** Written request **
Rewrite the material as a JSON list of strings, one string for each line and no strings for blank lines. Start with the first line of the material and continue through the line that contains "the wooden boardwalk at bbox(293, 526, 657, 819), the pine".

(Stored data entries)

* start *

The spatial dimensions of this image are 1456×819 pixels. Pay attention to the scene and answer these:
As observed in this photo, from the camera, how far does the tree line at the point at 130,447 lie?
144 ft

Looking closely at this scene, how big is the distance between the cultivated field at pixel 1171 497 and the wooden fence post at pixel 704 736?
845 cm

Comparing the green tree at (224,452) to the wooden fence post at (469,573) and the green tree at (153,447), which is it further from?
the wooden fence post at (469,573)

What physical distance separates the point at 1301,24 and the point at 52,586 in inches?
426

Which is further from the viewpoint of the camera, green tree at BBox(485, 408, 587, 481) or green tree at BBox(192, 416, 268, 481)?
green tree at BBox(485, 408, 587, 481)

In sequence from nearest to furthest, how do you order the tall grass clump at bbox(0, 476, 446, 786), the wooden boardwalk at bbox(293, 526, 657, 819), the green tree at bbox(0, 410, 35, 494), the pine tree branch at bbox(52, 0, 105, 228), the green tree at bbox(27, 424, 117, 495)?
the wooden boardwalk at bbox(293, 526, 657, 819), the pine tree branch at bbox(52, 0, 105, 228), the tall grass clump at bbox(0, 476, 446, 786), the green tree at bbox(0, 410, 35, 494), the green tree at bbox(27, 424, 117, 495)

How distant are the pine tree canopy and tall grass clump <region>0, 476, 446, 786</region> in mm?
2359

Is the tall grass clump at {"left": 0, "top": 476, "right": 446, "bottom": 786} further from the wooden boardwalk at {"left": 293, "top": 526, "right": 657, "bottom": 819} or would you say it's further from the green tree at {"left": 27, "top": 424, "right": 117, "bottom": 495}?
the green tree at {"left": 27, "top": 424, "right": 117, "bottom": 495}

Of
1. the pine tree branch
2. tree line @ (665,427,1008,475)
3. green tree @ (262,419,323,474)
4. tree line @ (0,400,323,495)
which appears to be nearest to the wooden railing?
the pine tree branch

* end *

** Task response **
[
  "The spatial dimensions of this image are 1456×819 pixels. Pay attention to the scene and answer these:",
  "As observed in this photo, from the camera, how far does the tree line at the point at 130,447 lie?",
  "144 ft",
  "Looking closely at this scene, how big is the distance between the cultivated field at pixel 1171 497 and the wooden fence post at pixel 704 736?",
  "845 cm",
  "Comparing the green tree at (224,452) to the wooden fence post at (469,573) and the green tree at (153,447), which is it further from?",
  "the wooden fence post at (469,573)",
  "What physical distance separates the point at 1301,24 and the point at 52,586 in inches?",
  "426",
  "Which is further from the viewpoint of the camera, green tree at BBox(485, 408, 587, 481) or green tree at BBox(192, 416, 268, 481)?",
  "green tree at BBox(485, 408, 587, 481)",
  "In sequence from nearest to furthest, how do you order the tall grass clump at bbox(0, 476, 446, 786), the wooden boardwalk at bbox(293, 526, 657, 819), the green tree at bbox(0, 410, 35, 494), the pine tree branch at bbox(52, 0, 105, 228), the green tree at bbox(27, 424, 117, 495)?",
  "the wooden boardwalk at bbox(293, 526, 657, 819), the pine tree branch at bbox(52, 0, 105, 228), the tall grass clump at bbox(0, 476, 446, 786), the green tree at bbox(0, 410, 35, 494), the green tree at bbox(27, 424, 117, 495)"
]